Good News: The Giant Panda Is No Longer An Endangered Species
The giant panda is now officially no longer an endangered species. International Union for Conservation of Nature Red List of Threatened Species, which assesses a species’ conservation status, has downgraded giant panda from “Endangered” to “Vulnerable”, following a 17 percent increase in population over the past 10 years.
It’s an incredible change of fate for a species that was in such dire straits in 2009 that experts were predicting it could become extinct within three generations.
A nationwide census in 2014 found 1,864 giant pandas in the wild in China, up from 1,596 in 2004, the IUCN said in its report on the animal.
In 2006, scientists reported that the number of pandas living in the wild may have been underestimated at about 1,000. Previous population surveys had used conventional methods to estimate the size of the wild panda population, but using a new method that analyzes DNA from panda droppings, scientists believe the wild population may be as large as 3,000. Although the species has been reclassified to “vulnerable” since 2016, the conservation efforts are thought to be working.

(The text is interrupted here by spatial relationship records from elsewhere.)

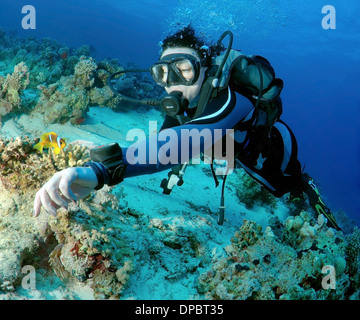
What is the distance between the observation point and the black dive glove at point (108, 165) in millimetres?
1438

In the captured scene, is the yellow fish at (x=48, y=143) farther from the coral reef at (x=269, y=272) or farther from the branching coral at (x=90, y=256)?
the coral reef at (x=269, y=272)

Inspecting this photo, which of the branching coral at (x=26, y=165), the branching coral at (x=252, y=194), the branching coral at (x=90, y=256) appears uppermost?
the branching coral at (x=26, y=165)

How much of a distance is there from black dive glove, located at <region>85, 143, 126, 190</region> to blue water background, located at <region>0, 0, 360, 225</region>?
2.15 m

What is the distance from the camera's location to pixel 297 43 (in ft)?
119

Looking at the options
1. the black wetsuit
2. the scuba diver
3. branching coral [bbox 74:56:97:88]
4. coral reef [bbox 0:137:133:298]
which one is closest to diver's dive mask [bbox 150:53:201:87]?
the scuba diver

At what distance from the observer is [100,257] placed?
2271 millimetres

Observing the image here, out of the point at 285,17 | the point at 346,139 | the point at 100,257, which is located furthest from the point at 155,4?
the point at 346,139

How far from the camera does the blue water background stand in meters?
24.1

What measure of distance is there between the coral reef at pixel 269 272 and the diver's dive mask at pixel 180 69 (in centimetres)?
207

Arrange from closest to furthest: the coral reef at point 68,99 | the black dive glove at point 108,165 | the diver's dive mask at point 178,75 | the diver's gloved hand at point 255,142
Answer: the black dive glove at point 108,165 → the diver's dive mask at point 178,75 → the diver's gloved hand at point 255,142 → the coral reef at point 68,99

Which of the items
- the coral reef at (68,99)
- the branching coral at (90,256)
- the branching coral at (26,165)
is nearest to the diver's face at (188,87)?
the branching coral at (26,165)

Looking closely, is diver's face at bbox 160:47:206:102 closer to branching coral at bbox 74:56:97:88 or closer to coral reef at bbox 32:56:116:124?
coral reef at bbox 32:56:116:124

The giant panda has been a target of poaching by locals since ancient times and by foreigners since it was introduced to the West. Starting in the 1930s, foreigners were unable to poach giant pandas in China because of the Second Sino-Japanese War and the Chinese Civil War, but pandas remained a source of soft furs for the locals. The population boom in China after 1949 created stress on the pandas’ habitat, and the subsequent famines led to the increased hunting of wildlife, including pandas. During the Cultural Revolution, all studies and conservation activities on the pandas were stopped. After the Chinese economic reform, demand for panda skins from Hong Kong and Japan led to illegal poaching for the black market.
Now, they are getting raised in captivities, but those are like their natural habitat. The chinese government is also helping to protect them by investing much to restore them in the wild then these pandas are bein adopted as pets by many. They are given sufficient food, treatment, activities to do in captivities. Since the rate of reproduction among pandas is slow, it will take some more time to fully accomplish the goals of increasing panadas.
But this is indeed a good news, we hope we get to hear these kind of news about other endangered species too.